The process involves the work of messenger RNA, transfer RNA and the ribosomes. The transfer RNA is the molecule that performs the actual role of translating the message contained in the MRNA sequence nucleotide to the specific sequence of the amino acid (Nierhaus and Wilson 2009). Amino acids are then formed by joining the sequences. To facilitate this process, the transfer RNA has three loops. On one end, it has an attachment site for amino acids. It also contains a special site on the middle loop that is called an anti-codon site. The role of the anticodon site is to recognize an area in the mRNA that is called a codon.
3.3 Amino acid assembly
Amino acid assembly of protein synthesis is aided by the transfer RNA as the adaptor molecules. The transfer RNA reads the information in the messenger RNA and delivers the sequences to the ribosomes (Spedding 1990). Every transfer RNA is specifically attached to one of the twenty amino acids, and the three bases help to recognize the complementary codon that is in the messenger RNA. Then as one transfer RNA binds and releases, amino acids on the other adjacent transfer RNA are joined forming a continuous chain of amino acids.
Every codon in the messenger RNA molecule is read at a time. For every codon that is read, the transfer RNA binds temporarily to the messenger RNA with the assistance of the complementary anticodon (Spedding 1990). When the amino acids are added, the transfer RNA disengages itself from the messenger RNA allowing for other messages to be read. The sequence then undergoes folding to form a functional amino acid.

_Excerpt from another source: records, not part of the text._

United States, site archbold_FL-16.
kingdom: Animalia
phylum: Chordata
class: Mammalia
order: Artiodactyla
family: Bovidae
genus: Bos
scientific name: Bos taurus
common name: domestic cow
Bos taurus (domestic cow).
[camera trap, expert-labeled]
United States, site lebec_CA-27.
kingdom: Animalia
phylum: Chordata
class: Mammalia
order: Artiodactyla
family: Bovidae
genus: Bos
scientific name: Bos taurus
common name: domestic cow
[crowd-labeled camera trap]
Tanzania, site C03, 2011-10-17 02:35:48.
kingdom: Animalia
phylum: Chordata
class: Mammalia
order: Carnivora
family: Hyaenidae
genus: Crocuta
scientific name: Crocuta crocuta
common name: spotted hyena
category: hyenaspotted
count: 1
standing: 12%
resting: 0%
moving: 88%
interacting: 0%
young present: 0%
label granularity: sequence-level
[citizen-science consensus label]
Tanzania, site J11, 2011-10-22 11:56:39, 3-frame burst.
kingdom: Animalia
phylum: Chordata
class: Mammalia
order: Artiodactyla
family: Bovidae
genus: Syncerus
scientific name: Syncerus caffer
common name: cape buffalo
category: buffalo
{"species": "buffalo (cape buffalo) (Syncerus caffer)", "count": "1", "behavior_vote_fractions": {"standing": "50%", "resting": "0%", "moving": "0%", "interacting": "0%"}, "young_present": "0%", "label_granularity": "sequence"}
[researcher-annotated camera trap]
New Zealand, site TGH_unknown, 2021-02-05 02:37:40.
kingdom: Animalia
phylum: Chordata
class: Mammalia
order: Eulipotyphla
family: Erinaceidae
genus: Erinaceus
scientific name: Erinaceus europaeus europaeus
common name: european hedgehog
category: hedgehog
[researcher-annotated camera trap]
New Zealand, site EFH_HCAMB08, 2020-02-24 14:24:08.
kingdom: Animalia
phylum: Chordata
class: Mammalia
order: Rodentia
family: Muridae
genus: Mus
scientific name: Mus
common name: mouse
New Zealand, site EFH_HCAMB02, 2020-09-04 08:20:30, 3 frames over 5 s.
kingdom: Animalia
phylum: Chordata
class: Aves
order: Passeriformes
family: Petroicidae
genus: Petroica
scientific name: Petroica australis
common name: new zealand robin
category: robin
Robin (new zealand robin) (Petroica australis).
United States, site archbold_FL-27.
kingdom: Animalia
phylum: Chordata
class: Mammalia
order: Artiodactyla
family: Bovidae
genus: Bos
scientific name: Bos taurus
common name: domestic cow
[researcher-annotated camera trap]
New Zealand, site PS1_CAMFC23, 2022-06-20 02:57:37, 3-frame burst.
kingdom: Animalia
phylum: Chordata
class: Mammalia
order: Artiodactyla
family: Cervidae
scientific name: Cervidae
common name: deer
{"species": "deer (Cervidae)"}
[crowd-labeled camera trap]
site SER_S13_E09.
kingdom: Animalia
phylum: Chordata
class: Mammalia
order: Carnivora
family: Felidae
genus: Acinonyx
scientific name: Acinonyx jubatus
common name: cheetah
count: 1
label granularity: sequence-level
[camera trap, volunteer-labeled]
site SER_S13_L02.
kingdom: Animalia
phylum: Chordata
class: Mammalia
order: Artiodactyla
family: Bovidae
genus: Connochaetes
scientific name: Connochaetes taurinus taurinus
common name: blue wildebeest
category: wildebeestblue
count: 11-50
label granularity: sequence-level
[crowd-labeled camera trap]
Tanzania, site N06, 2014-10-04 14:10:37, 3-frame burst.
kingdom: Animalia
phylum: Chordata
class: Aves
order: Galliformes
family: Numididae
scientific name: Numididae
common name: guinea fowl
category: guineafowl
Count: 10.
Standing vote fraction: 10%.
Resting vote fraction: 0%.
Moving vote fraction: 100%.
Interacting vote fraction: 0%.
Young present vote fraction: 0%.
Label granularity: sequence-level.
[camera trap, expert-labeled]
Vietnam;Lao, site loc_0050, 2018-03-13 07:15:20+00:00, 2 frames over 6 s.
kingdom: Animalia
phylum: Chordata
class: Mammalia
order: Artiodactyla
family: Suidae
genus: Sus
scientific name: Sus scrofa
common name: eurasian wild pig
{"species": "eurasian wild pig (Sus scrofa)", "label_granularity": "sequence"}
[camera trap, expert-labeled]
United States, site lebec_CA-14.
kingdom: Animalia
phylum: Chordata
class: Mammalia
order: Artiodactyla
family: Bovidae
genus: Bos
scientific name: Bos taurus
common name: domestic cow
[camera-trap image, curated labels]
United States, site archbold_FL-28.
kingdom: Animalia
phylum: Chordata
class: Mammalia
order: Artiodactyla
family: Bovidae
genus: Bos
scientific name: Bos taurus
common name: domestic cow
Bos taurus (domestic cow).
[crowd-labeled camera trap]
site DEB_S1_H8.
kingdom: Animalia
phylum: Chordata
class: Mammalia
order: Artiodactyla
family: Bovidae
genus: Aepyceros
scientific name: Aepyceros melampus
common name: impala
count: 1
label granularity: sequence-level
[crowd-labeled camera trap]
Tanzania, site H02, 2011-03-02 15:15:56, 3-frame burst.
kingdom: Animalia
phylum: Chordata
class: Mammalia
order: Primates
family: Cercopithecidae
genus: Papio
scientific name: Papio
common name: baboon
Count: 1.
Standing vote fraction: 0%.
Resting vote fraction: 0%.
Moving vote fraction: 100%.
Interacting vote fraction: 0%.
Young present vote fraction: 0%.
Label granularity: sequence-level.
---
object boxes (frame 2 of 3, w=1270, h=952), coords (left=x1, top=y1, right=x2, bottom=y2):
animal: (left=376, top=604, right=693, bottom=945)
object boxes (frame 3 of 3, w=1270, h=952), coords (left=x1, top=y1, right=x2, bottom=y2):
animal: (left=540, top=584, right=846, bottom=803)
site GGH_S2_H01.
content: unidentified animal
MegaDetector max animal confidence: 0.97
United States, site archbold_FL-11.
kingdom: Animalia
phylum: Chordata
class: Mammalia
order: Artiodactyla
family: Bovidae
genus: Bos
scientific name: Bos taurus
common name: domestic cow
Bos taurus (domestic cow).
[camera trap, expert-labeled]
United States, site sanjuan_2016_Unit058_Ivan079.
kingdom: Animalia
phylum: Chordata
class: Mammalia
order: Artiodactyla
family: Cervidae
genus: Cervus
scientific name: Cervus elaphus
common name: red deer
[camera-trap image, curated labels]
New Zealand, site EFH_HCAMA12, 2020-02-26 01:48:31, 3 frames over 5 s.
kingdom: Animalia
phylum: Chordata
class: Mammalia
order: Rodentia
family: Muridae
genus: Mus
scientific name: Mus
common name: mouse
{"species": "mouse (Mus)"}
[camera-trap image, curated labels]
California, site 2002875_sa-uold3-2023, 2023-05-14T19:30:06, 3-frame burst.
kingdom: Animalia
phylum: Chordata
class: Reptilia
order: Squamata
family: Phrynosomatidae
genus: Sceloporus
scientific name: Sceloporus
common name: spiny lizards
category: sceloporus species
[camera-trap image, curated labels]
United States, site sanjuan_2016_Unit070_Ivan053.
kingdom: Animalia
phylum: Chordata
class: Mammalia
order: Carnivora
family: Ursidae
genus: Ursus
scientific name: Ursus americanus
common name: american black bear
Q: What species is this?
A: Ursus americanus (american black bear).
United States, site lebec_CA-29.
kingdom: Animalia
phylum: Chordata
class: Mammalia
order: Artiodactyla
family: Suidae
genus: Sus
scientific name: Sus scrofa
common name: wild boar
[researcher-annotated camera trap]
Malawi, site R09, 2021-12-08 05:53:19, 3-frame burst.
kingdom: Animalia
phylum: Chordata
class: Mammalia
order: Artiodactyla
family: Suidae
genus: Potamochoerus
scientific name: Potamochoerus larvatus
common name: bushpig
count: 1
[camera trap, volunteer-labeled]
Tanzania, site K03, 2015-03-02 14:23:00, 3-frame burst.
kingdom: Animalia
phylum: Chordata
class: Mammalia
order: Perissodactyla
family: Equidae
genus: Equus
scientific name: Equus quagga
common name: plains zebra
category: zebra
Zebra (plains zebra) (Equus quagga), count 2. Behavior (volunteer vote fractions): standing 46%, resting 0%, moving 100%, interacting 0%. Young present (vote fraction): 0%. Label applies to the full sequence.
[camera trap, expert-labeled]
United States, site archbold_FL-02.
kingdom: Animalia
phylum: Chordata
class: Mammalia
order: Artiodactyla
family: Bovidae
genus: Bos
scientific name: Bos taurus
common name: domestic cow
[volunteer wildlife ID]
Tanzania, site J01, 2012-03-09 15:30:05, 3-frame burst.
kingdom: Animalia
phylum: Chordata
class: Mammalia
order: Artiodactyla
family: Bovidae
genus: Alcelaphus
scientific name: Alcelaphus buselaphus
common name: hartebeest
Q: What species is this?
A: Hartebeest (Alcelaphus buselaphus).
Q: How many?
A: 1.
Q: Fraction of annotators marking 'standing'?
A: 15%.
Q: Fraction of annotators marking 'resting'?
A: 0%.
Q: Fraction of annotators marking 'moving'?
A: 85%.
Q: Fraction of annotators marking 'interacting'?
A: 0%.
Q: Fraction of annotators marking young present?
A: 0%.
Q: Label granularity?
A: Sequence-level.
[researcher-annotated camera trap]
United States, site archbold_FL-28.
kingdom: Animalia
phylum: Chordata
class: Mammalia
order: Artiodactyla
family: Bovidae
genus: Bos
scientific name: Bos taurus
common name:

Bateson, W. 2007. Mendel’s principles of heredity. New York, NY: Cosimo Books.
Cheeseman, M. I., &Desai, A. 2008, Molecular architecture of the kinetochore microtubule interface. Nature Reviews Molecular Cell Biology, Vol 9, pp. 33-46.
Encyclopedia Britannica. 2013. Chromosome. Retrieved online from http://www.britannica.com/EBchecked/topic/116055/chromosome
Genetic Home Referencing. 2014. What is a gene? Retrieved online from http://ghr.nlm.nih.gov/handbook/basics/gene
Miller, J. O., & Therman, E. 2002. Human chromosomes. New York, NY: Springer.
Moldave, K. 2012. RNA and protein synthesis. New York, NY: Elsevier.
Nierhaus, H. K., & Wilson, D. 2009. Protein synthesis and ribosome structure: Translating the genome. Hoboken, NJ: John Wiley & Sons.
Pinon, R. 2002. Biology of human reproduction. Sausalito, CA: University Science Books.
Spedding, G. 1990. Ribosomes and protein synthesis: A practical approach. Oxford: Oxford University Press.